Он сразу уснул, отдыхая от бессонных ночей, от безжалостного всепроникающего солнца, от нещадных картин горящей земли и горящего неба. Сено окружило его прошлыми запахами, покойными и томительно-сладкими, он словно плыл, лежа на спине, в тихой и теплой заводи. Он просыпался, слышал шаги жены, беготню сына, настырный его голосок и сонно думал: «Как бы оголец сюда не забрался» — и засыпал снова. Наконец проснулся совсем. Осы кружились возле стропил, налепив здесь, в тишине и безопасности, уйму серых своих клубочков. «Ос уничтожу: жалить будут», — сказал он себе. Ласточки копошились и разговаривали под стрехой снаружи. Он нашел дырочку, посмотрел. «Ласточек забижать не стану — буду на них глядеть. Небось птенцы скоро вырастут, станут полету учиться».

Он напился воды из кувшина. Травинку пожевал. Хотел стремянку убрать, чтобы сын не залез, но стремянка лежала у противоположной стены, у подклети, где овцы жили и куры. «Убрала, — подумал. — От Пашки убрала — соображает». Он улыбнулся. Снова лег. Стал перебирать в уме свое прошлое, но, заслоняя все, черно нависла перед его глазами картина, к которой он имел отношение косвенное — так он считал, — отцовские ноги с желтыми ногтями в продольных трещинах. Ноги далеко высовывались из коротких штанов и, освещенные ярким небывалым светом, тянулись к полу.

Когда в деревне проводили электрификацию и все мужики, и бабы, и парни, и девки, и ребятишки, и даже старые люди вышли ставить столбы и провода тянуть, его отец не вышел.

«Не надо мне эту лампочку, только слепит да глаза жжет. Будет болтаться над головой, как прорва, как укоризна». — Боялся старик, что своим сиянием лампочка осветит заплесневелые углы, и паутину, и тараканов, и хлам на полатях, и грязь. Боялся старик тоски, которая сойдет на него от грязной убогости его прошлой жизни.

Петр провел электричество и ввинтил лампочку, а когда полез на столб провода от избы подцеплять, старик повесился.

Отцовские ноги с разбитыми на длинных дорогах ступнями Петр видел сейчас в призрачном полумраке двора, в мерцании пылинок, пересекающих лучи из щелей.

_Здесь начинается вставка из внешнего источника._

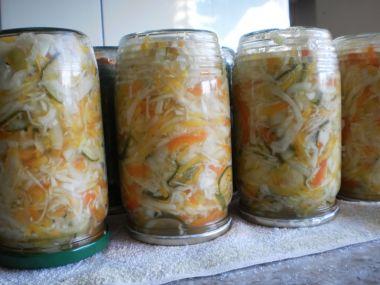 Domácí zeleninová čalamáda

Снизу, из хлева, пахло холодным навозом, как от болота.

«Почему куриц не слышно? Неужто и куриц нету?» От этой внезапной мысли он сел, потряс головой и сдавил руками виски.

Ворота дворовые заскрипели. Он услышал возню, а также чужой настойчивый и успокаивающий

голос. Он не понимал слов, но голос понимал; что он означает, на чем настаивает и в чем убеждает — понимал. Это был мужской голос.

Тихо, чтобы не скрипнуть, не зашуршать, Петр сполз с сена и на брюхе продвинулся к краю. Ему стал виден весь утоптанный крытый двор, чисто выметенный и прибранный. Под высокой тесовой крышей (он сам крышу крыл) на жердях висели веники, бредень, ниже — чистые половики, еще ниже, на веревочке вдоль избы, — выстиранная Пашкина одежонка.

Немец-солдат во всей амуниции, с автоматом поперек груди, подталкивал его жену к большой куче соломы, припасенной на подстилку корове. Он бормотал ей мужские слова и поглаживал ее. Она боролась с ним молча и слабосильно. Немец был пониже Петра ростом, в сложении похлипче. А Петр прижался лицом к бревну. Потолок хлева был бревенчатым, он сам его настилал, бревнышко к бревнышку подтесывал, он все потолки и в избе, и в дворовых помещениях сам стелил. Он вгрызся зубами в бревно. Мокрый слепящий холод выступил из промороженного его нутра, тело его еще пыталось стронуться с места, чтобы уползти в угол, чтобы спастись, но не могло.

Немец валил его жену на солому. Она отпихивала немца, била его маленькими кулаками по лицу, толкала коленом ему в живот. Немец что-то громко и добродушно сказал, она испуганно закрыла его рот ладонью и обмякла в испуге.

Она думала: «Только бы Петр не услышал. Хоть бы он спал сейчас, мертвым был…» Глаза ее смотрели на бревенчатую стену хлева. На стене висели косы, большие — прокосные, мужские и малые — ими кусты обкашивать, и в огороде, и на опушках лесов. Вилы стояли возле стены. И в углу, прислоненный к дровяной колоде, стоял колун. «Может быть, крикнуть? Проснется — спасет». Она закричала. Она задыхалась и глохла. «Уже бы пришел, неужто так крепко спит?..» Воля покинула ее — она потеряла сознание.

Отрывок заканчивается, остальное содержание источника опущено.